PROBLEM
Copy word for word the passage of the interview that opens with the words containing "I mean, never" and closes with "Glass Books trilogy?".
***** EXCERPT TO READ
Interview: G.W. Dahlquist on The Glass Books trilogy
1 July, 2013
One of my favourite series, The Glass Books trilogy by G.W. Dahlquist comprising The Glass Books of the Dream Eaters, The Dark Volume and The Chemickal Marriage, has just been made available as e-books by Penguin. The trilogy follows the adventures of three unlikely allies, Miss Celeste Temple, Cardinal Chang and Dr Svenson, faced with a diabolical enemy who is trying to take over the country and enslave the citizens in an alternate neo-Victorian world.
I loved the books and was lucky enough to pose some questions to G.W. Dahlquist. Enjoy!
1) I loved The Glass Books trilogy and was a little heartbroken to say goodbye to the characters. Will there be any further adventures for Miss Temple, Cardinal Chang and Dr. Svenson?
I mean, never say never, but right now I have no plans to continue with them. Who knows, maybe sometime I’ll want to write short stories about events earlier in their lives, or a novella about events after the end of The Chemickal Marriage, but for now I’m caught up in other projects. I did carry those characters around in my head for about 8 years – they were a very regular part of the day, if that makes sense – so to set them aside was a little like moving house. But as someone who has also recently moved house, it’s usually healthy to shift things around every once in a while.
2) What were your inspirations behind the characters and plot for The Glass Books trilogy?
More than anything, the books flowed from a lifetime of reading: reading both proper history, and historical, social-tapestry novels, but also all sorts of more plot-driven novels that we associate with the 19th century. So many genres erupt out of that world: deductive mysteries, speculative science fiction, romances, adventure, exploration, erotica – it seemed like a natural thing to put a contemporary spin on those styles and try to wrap them all together. The main characters flowed very much from the action. That I started with Miss Temple was probably spurred by being American, by my interest in the clash of New World and Old. I’m interested in tarot cards, and one way of thinking of the major arcana cards is that each the opposite of the one that precedes it (e.g., if the Magician is consciousness, the High Priestess is intuition). This is sort of how I think of how Chang and Svenson took form, each one in some crucial sense the opposite of the narrator who’d come before. I certainly didn’t plan them, they just took form based on what else had started to happen.
3) It seems as though you had as much fun writing the books as we had reading them. Could you tell us a little about your writing rituals and what kind of research was involved in completing the books?
I had a very good time writing them, the first one probably most of all, since it was written for no other reason than to entertain myself. I try to write every day, for between 4 and 6 hours. I usually work in cafes, drinking lots of coffee and listening to music pretty loud on headphones. I’ll listen to the same things, or the same musicians, again and again while I’m working on a given piece.
**********
***** ENTRIES SHOWN
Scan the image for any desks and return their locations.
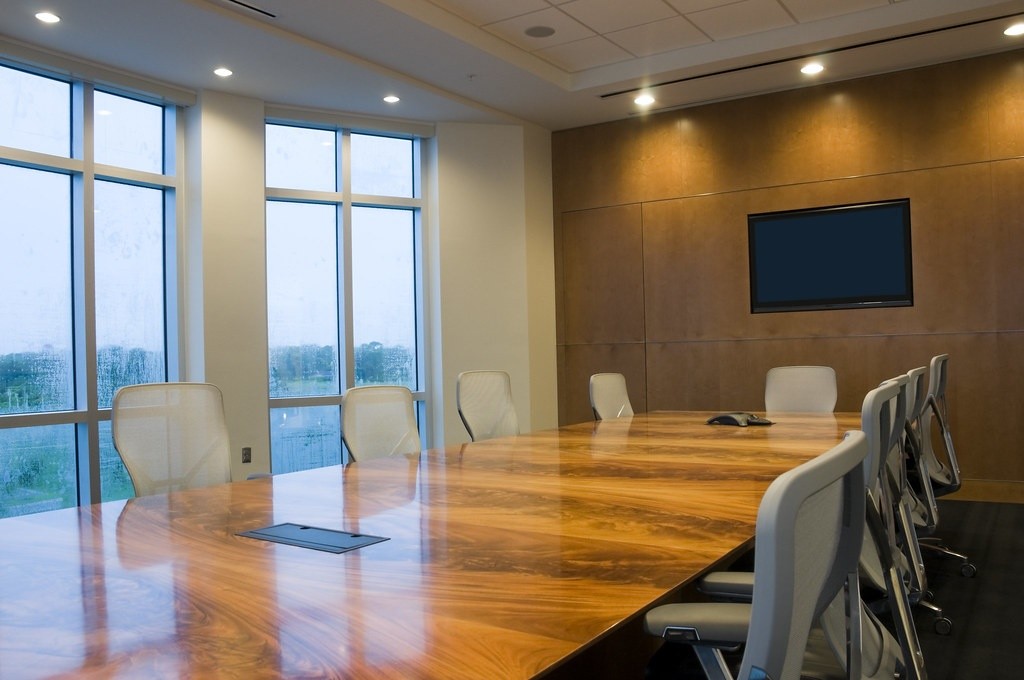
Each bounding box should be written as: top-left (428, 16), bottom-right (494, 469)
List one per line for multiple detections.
top-left (0, 410), bottom-right (866, 678)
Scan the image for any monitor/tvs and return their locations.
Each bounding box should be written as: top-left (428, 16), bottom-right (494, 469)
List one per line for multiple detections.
top-left (747, 197), bottom-right (914, 315)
**********
EXPECTED OUTPUT
I mean, never say never, but right now I have no plans to continue with them. Who knows, maybe sometime I’ll want to write short stories about events earlier in their lives, or a novella about events after the end of The Chemickal Marriage, but for now I’m caught up in other projects. I did carry those characters around in my head for about 8 years – they were a very regular part of the day, if that makes sense – so to set them aside was a little like moving house. But as someone who has also recently moved house, it’s usually healthy to shift things around every once in a while.
2) What were your inspirations behind the characters and plot for The Glass Books trilogy?